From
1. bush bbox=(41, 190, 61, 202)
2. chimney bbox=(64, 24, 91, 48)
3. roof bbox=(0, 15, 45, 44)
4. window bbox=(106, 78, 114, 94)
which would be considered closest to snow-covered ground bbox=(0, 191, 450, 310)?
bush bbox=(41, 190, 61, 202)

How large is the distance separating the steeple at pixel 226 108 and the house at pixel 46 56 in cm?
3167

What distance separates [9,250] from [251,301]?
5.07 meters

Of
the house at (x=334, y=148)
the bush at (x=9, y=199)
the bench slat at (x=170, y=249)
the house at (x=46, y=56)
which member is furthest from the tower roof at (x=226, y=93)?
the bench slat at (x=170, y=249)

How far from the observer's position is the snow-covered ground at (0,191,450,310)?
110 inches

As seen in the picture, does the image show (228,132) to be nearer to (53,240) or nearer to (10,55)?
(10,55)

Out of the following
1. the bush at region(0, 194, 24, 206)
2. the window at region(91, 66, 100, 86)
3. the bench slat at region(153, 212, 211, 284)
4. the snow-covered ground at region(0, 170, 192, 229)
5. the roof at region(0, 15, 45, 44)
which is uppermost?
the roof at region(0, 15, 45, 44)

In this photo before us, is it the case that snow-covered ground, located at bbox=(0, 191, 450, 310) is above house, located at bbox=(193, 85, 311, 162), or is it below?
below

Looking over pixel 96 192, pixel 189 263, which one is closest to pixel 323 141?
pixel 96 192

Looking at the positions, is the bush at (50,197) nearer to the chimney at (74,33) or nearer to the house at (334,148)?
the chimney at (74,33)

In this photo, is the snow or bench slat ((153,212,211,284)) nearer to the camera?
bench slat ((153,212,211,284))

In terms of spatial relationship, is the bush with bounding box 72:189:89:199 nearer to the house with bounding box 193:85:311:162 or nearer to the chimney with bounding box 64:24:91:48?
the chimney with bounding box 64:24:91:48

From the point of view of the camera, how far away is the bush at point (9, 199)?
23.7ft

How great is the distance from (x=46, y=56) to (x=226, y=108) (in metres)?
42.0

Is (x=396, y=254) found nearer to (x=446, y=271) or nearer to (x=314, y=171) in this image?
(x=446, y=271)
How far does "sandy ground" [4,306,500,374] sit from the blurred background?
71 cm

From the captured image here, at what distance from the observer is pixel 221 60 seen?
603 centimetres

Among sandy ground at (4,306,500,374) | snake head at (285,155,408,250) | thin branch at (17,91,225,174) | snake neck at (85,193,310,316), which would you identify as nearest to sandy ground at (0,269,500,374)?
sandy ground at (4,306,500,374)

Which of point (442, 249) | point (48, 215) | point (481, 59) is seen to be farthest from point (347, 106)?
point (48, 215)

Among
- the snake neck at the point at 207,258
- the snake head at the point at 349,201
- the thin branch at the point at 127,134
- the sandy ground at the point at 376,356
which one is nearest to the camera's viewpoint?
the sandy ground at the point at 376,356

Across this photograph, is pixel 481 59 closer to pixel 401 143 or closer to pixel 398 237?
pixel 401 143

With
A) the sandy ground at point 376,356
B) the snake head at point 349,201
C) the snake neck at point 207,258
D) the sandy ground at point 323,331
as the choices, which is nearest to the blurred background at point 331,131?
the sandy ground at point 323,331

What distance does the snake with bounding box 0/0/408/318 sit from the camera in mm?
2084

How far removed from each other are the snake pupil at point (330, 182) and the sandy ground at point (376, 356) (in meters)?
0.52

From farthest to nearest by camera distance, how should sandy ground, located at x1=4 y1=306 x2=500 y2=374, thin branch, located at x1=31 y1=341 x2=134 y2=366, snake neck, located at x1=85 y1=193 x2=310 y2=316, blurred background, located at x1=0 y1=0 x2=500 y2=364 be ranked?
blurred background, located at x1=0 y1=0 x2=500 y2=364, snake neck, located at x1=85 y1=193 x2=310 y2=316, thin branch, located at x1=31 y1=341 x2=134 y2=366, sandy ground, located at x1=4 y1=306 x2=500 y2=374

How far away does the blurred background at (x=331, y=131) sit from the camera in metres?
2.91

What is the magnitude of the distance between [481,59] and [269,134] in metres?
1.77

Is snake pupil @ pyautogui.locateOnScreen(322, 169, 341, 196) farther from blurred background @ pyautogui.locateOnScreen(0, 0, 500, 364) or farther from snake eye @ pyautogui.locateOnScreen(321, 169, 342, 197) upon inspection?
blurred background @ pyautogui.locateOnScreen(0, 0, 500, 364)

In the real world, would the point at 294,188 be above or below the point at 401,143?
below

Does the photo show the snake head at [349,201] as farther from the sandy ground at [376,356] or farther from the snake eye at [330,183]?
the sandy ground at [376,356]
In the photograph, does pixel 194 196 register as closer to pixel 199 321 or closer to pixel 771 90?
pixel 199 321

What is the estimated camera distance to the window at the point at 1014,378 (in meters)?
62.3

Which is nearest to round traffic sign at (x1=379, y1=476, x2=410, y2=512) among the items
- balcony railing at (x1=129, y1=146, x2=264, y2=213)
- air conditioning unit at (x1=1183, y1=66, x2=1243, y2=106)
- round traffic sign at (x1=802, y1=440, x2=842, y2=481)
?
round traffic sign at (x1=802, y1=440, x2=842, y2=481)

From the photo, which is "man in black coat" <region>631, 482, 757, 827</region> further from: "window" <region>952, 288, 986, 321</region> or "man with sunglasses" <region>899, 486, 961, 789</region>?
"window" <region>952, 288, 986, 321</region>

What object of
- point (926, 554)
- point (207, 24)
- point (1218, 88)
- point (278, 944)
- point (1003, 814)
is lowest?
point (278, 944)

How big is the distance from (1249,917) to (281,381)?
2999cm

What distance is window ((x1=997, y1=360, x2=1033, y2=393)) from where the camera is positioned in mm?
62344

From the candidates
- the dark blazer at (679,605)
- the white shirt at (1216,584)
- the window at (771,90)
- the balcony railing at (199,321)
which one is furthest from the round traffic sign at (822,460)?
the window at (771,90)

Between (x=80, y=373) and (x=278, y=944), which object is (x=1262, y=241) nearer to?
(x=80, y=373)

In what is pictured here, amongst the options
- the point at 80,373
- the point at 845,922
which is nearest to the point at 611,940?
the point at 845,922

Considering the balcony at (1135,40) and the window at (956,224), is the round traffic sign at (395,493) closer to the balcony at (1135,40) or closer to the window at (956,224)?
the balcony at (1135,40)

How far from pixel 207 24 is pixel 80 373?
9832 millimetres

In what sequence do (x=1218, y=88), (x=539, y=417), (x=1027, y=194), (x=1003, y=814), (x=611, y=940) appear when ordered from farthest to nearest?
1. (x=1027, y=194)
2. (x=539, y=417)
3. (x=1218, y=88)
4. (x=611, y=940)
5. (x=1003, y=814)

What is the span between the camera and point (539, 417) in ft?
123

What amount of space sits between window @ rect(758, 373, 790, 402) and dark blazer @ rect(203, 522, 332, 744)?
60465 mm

———

Return what is listed above, exactly and completely.

TASK SOLUTION:
From
1. bush bbox=(41, 190, 61, 202)
2. chimney bbox=(64, 24, 91, 48)
3. roof bbox=(0, 15, 45, 44)
4. window bbox=(106, 78, 114, 94)
which would be considered closest to snow-covered ground bbox=(0, 191, 450, 310)?
bush bbox=(41, 190, 61, 202)

How large is the distance separating the steeple at pixel 226 108 and the house at pixel 46 56 in cm?
3167

What distance separates [9,250] from [251,301]?
5.07 meters

Of
the house at (x=334, y=148)
the bush at (x=9, y=199)
the bench slat at (x=170, y=249)
the house at (x=46, y=56)
which member is furthest from the tower roof at (x=226, y=93)?
the bench slat at (x=170, y=249)

How far from the observer's position is the snow-covered ground at (0,191,450,310)?
110 inches

As seen in the picture, does the image show (228,132) to be nearer to (53,240) or nearer to (10,55)?
(10,55)

Out of the following
1. the bush at region(0, 194, 24, 206)
2. the window at region(91, 66, 100, 86)
3. the bench slat at region(153, 212, 211, 284)
4. the snow-covered ground at region(0, 170, 192, 229)
5. the roof at region(0, 15, 45, 44)
which is uppermost?
the roof at region(0, 15, 45, 44)

In this photo before us, is it the case that snow-covered ground, located at bbox=(0, 191, 450, 310) is above house, located at bbox=(193, 85, 311, 162), or is it below?
below

Looking over pixel 96 192, pixel 189 263, which one is closest to pixel 323 141?
pixel 96 192

Looking at the positions, is the bush at (50,197) nearer to the chimney at (74,33) or nearer to the house at (334,148)?
the chimney at (74,33)

In this photo, is the snow or bench slat ((153,212,211,284)) nearer to the camera?
bench slat ((153,212,211,284))

In terms of spatial relationship, is the bush with bounding box 72:189:89:199 nearer to the house with bounding box 193:85:311:162 or nearer to the chimney with bounding box 64:24:91:48?
the chimney with bounding box 64:24:91:48

From the point of view of the camera, how far away is the bush at point (9, 199)?
23.7ft

How great is the distance from (x=46, y=56) to (x=226, y=108) (in metres)?
42.0

Is (x=396, y=254) found nearer to (x=446, y=271) or nearer to (x=314, y=171) in this image?
(x=446, y=271)
How far does "sandy ground" [4,306,500,374] sit from the blurred background?
71 cm

From the captured image here, at what distance from the observer is pixel 221 60 seen?
603 centimetres

Among sandy ground at (4,306,500,374) | snake head at (285,155,408,250) | thin branch at (17,91,225,174) | snake neck at (85,193,310,316), which would you identify as nearest to sandy ground at (0,269,500,374)?
sandy ground at (4,306,500,374)

Which of point (442, 249) | point (48, 215) | point (481, 59) is seen to be farthest from point (347, 106)?
point (48, 215)

Among
- the snake neck at the point at 207,258
- the snake head at the point at 349,201
- the thin branch at the point at 127,134
- the sandy ground at the point at 376,356
which one is nearest to the camera's viewpoint?
the sandy ground at the point at 376,356

Across this photograph, is pixel 481 59 closer to pixel 401 143 or closer to pixel 398 237?
pixel 401 143

With
A) the sandy ground at point 376,356
B) the snake head at point 349,201
C) the snake neck at point 207,258
D) the sandy ground at point 323,331
as the choices, which is nearest to the blurred background at point 331,131?
the sandy ground at point 323,331

What distance does the snake with bounding box 0/0/408/318 sit from the camera in mm?
2084

How far removed from each other are the snake pupil at point (330, 182) and the sandy ground at point (376, 356) (in meters)?
0.52

From farthest to nearest by camera distance, how should sandy ground, located at x1=4 y1=306 x2=500 y2=374, thin branch, located at x1=31 y1=341 x2=134 y2=366, snake neck, located at x1=85 y1=193 x2=310 y2=316, blurred background, located at x1=0 y1=0 x2=500 y2=364 be ranked?
blurred background, located at x1=0 y1=0 x2=500 y2=364, snake neck, located at x1=85 y1=193 x2=310 y2=316, thin branch, located at x1=31 y1=341 x2=134 y2=366, sandy ground, located at x1=4 y1=306 x2=500 y2=374

How far away does the blurred background at (x=331, y=131) sit from the camera in metres?
2.91

What is the magnitude of the distance between [481,59] and [269,134] in metres?
1.77

Is snake pupil @ pyautogui.locateOnScreen(322, 169, 341, 196) farther from blurred background @ pyautogui.locateOnScreen(0, 0, 500, 364) or farther from snake eye @ pyautogui.locateOnScreen(321, 169, 342, 197) upon inspection?
blurred background @ pyautogui.locateOnScreen(0, 0, 500, 364)

In the real world, would the point at 294,188 be above or below the point at 401,143?
below

Does the photo show the snake head at [349,201] as farther from the sandy ground at [376,356] or farther from the snake eye at [330,183]?
the sandy ground at [376,356]
In the photograph, does pixel 194 196 register as closer to pixel 199 321 or closer to pixel 771 90?
pixel 199 321

What is the estimated camera distance to the window at the point at 1014,378 (in meters)?
62.3

Which is nearest to round traffic sign at (x1=379, y1=476, x2=410, y2=512) among the items
- balcony railing at (x1=129, y1=146, x2=264, y2=213)
- air conditioning unit at (x1=1183, y1=66, x2=1243, y2=106)
- round traffic sign at (x1=802, y1=440, x2=842, y2=481)
?
round traffic sign at (x1=802, y1=440, x2=842, y2=481)

From the photo, which is "man in black coat" <region>631, 482, 757, 827</region> further from: "window" <region>952, 288, 986, 321</region> or "man with sunglasses" <region>899, 486, 961, 789</region>?
"window" <region>952, 288, 986, 321</region>

What object of
- point (926, 554)
- point (207, 24)
- point (1218, 88)
- point (278, 944)
- point (1003, 814)
is lowest?
point (278, 944)

How big is the distance from (1249,917) to (281,381)?
2999cm

What distance is window ((x1=997, y1=360, x2=1033, y2=393)) from where the camera is positioned in mm?
62344

From the candidates
- the dark blazer at (679,605)
- the white shirt at (1216,584)
- the window at (771,90)
- the balcony railing at (199,321)
which one is furthest from the round traffic sign at (822,460)?
the window at (771,90)

Between (x=80, y=373) and (x=278, y=944), which object is (x=1262, y=241) nearer to?
(x=80, y=373)

In what is pictured here, amongst the options
- the point at 80,373
- the point at 845,922
which is nearest to the point at 611,940?
the point at 845,922

Considering the balcony at (1135,40) and the window at (956,224), is the round traffic sign at (395,493) closer to the balcony at (1135,40) or closer to the window at (956,224)?
the balcony at (1135,40)

How far from pixel 207 24 is pixel 80 373?
9832 millimetres

In what sequence do (x=1218, y=88), (x=539, y=417), (x=1027, y=194), (x=1003, y=814), (x=611, y=940) appear when ordered from farthest to nearest?
1. (x=1027, y=194)
2. (x=539, y=417)
3. (x=1218, y=88)
4. (x=611, y=940)
5. (x=1003, y=814)

What is the span between the camera and point (539, 417) in ft?
123

What amount of space sits between window @ rect(758, 373, 790, 402) and dark blazer @ rect(203, 522, 332, 744)?
60465 mm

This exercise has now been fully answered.